Objective: Rewrite all the entries below as one numbered list, one line per item, with the blank lines left out.

Raw data:
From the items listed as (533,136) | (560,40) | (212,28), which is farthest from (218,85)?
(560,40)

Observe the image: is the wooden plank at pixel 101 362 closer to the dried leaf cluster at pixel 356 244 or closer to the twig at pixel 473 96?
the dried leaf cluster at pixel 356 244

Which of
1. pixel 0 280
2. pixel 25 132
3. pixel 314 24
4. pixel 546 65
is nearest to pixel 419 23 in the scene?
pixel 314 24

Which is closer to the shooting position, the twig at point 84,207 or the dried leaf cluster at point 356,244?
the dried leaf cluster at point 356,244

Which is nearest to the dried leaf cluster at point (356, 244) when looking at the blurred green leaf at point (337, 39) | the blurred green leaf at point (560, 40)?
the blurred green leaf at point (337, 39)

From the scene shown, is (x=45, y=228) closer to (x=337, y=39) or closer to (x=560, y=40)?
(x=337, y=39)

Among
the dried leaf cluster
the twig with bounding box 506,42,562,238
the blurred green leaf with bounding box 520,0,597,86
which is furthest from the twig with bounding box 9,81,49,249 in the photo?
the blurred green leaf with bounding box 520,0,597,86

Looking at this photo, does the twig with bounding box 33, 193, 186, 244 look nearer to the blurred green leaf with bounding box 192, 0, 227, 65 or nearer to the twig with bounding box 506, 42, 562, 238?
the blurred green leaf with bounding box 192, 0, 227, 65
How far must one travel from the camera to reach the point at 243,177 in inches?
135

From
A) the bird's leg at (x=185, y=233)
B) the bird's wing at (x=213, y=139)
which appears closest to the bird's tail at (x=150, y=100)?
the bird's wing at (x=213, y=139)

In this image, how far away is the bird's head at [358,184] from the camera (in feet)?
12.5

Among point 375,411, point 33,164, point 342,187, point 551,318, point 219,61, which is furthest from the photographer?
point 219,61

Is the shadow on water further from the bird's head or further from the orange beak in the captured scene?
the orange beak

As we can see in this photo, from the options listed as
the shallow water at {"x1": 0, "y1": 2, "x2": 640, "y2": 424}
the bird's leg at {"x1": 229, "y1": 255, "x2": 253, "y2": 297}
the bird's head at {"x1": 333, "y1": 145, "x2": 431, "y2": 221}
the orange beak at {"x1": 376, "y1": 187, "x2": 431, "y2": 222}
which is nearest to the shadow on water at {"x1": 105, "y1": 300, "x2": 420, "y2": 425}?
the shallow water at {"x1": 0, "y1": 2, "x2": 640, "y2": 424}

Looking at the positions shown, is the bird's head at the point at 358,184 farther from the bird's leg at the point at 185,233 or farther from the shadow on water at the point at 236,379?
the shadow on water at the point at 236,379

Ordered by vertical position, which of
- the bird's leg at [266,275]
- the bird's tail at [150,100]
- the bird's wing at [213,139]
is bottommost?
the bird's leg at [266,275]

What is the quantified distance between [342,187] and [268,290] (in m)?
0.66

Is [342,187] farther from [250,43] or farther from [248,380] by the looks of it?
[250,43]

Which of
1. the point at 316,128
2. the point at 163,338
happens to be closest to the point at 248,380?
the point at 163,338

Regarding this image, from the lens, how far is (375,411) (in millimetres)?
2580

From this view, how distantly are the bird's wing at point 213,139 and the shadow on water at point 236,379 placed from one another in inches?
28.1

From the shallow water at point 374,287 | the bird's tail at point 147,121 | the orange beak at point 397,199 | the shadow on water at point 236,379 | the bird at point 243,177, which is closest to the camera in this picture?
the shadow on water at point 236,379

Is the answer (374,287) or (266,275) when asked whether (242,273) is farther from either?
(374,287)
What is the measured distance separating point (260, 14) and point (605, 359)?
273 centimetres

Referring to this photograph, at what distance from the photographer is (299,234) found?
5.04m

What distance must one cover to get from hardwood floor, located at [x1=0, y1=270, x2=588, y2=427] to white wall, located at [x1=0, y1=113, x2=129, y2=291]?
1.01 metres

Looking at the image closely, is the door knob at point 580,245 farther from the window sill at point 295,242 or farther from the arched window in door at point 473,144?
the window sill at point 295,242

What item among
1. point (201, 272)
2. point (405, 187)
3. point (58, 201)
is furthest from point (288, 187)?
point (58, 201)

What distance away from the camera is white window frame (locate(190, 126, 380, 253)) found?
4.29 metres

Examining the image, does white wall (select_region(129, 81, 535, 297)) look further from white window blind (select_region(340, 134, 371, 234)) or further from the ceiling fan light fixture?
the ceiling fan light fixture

Written solution:
1. From the items listed as (533,136) | (560,40) | (212,28), which is farthest from (218,85)?
2. (560,40)
3. Observe the image: is the wooden plank at pixel 101 362 closer to the dried leaf cluster at pixel 356 244 or closer to the twig at pixel 473 96?
4. the dried leaf cluster at pixel 356 244
5. Which of
6. 1. pixel 0 280
7. 2. pixel 25 132
8. 3. pixel 314 24
9. 4. pixel 546 65
10. is nearest to pixel 419 23 in the scene?
11. pixel 314 24
12. Which is closer to the shooting position, the twig at point 84,207 or the dried leaf cluster at point 356,244?
13. the dried leaf cluster at point 356,244
14. Which is nearest to the dried leaf cluster at point (356, 244) when looking at the blurred green leaf at point (337, 39) | the blurred green leaf at point (560, 40)?
15. the blurred green leaf at point (337, 39)
16. From the scene shown, is (x=45, y=228) closer to (x=337, y=39) or closer to (x=560, y=40)?
17. (x=337, y=39)
18. Among
19. the dried leaf cluster
20. the twig with bounding box 506,42,562,238
21. the blurred green leaf with bounding box 520,0,597,86
22. which is furthest from the twig with bounding box 9,81,49,249 in the photo?
23. the blurred green leaf with bounding box 520,0,597,86
24. Looking at this photo, does the twig with bounding box 33, 193, 186, 244 look nearer to the blurred green leaf with bounding box 192, 0, 227, 65 or nearer to the twig with bounding box 506, 42, 562, 238?
25. the blurred green leaf with bounding box 192, 0, 227, 65
26. How far must one travel from the camera to reach the point at 243,177 in inches?
27. 135
28. From
29. A) the bird's leg at (x=185, y=233)
30. B) the bird's wing at (x=213, y=139)
31. which appears closest to the bird's tail at (x=150, y=100)?
32. the bird's wing at (x=213, y=139)
33. In this image, how far away is the bird's head at [358,184] from the camera (in feet)?
34. 12.5
35. Among point 375,411, point 33,164, point 342,187, point 551,318, point 219,61, which is furthest from the photographer?
36. point 219,61
37. Is the shadow on water further from the bird's head or further from the orange beak in the captured scene?
38. the orange beak
39. As we can see in this photo, from the options listed as
40. the shallow water at {"x1": 0, "y1": 2, "x2": 640, "y2": 424}
41. the bird's leg at {"x1": 229, "y1": 255, "x2": 253, "y2": 297}
42. the bird's head at {"x1": 333, "y1": 145, "x2": 431, "y2": 221}
43. the orange beak at {"x1": 376, "y1": 187, "x2": 431, "y2": 222}
44. which is nearest to the shadow on water at {"x1": 105, "y1": 300, "x2": 420, "y2": 425}?
45. the shallow water at {"x1": 0, "y1": 2, "x2": 640, "y2": 424}
46. Looking at the positions shown, is the bird's head at the point at 358,184 farther from the bird's leg at the point at 185,233 or farther from the shadow on water at the point at 236,379?
47. the shadow on water at the point at 236,379
48. Ordered by vertical position, which of
49. - the bird's leg at [266,275]
50. - the bird's tail at [150,100]
51. - the bird's wing at [213,139]
52. is bottommost?
53. the bird's leg at [266,275]
54. What is the quantified distance between [342,187] and [268,290] (in m)?
55. 0.66
56. Is [342,187] farther from [250,43] or farther from [248,380] by the looks of it?
57. [250,43]
58. Which of
59. 1. the point at 316,128
60. 2. the point at 163,338
61. happens to be closest to the point at 248,380?
62. the point at 163,338
63. Regarding this image, from the lens, how far is (375,411) (in millimetres)?
64. 2580
65. From this view, how distantly are the bird's wing at point 213,139 and the shadow on water at point 236,379 placed from one another in inches?
66. 28.1
67. From the shallow water at point 374,287 | the bird's tail at point 147,121 | the orange beak at point 397,199 | the shadow on water at point 236,379 | the bird at point 243,177, which is closest to the camera in this picture?
68. the shadow on water at point 236,379
69. Is the answer (374,287) or (266,275) when asked whether (242,273) is farther from either?
70. (374,287)
71. What is the measured distance separating point (260, 14) and point (605, 359)?
72. 273 centimetres
73. Referring to this photograph, at what distance from the photographer is (299,234) found?
74. 5.04m
75. What distance must one cover to get from hardwood floor, located at [x1=0, y1=270, x2=588, y2=427] to white wall, located at [x1=0, y1=113, x2=129, y2=291]?
76. 1.01 metres
77. Looking at the image closely, is the door knob at point 580,245 farther from the window sill at point 295,242 or farther from the arched window in door at point 473,144?
78. the window sill at point 295,242
79. What item among
80. 1. point (201, 272)
81. 2. point (405, 187)
82. 3. point (58, 201)
83. is furthest from point (288, 187)?
84. point (58, 201)
85. What distance away from the camera is white window frame (locate(190, 126, 380, 253)) found?
86. 4.29 metres
87. Examining the image, does white wall (select_region(129, 81, 535, 297)) look further from white window blind (select_region(340, 134, 371, 234)) or further from the ceiling fan light fixture?
88. the ceiling fan light fixture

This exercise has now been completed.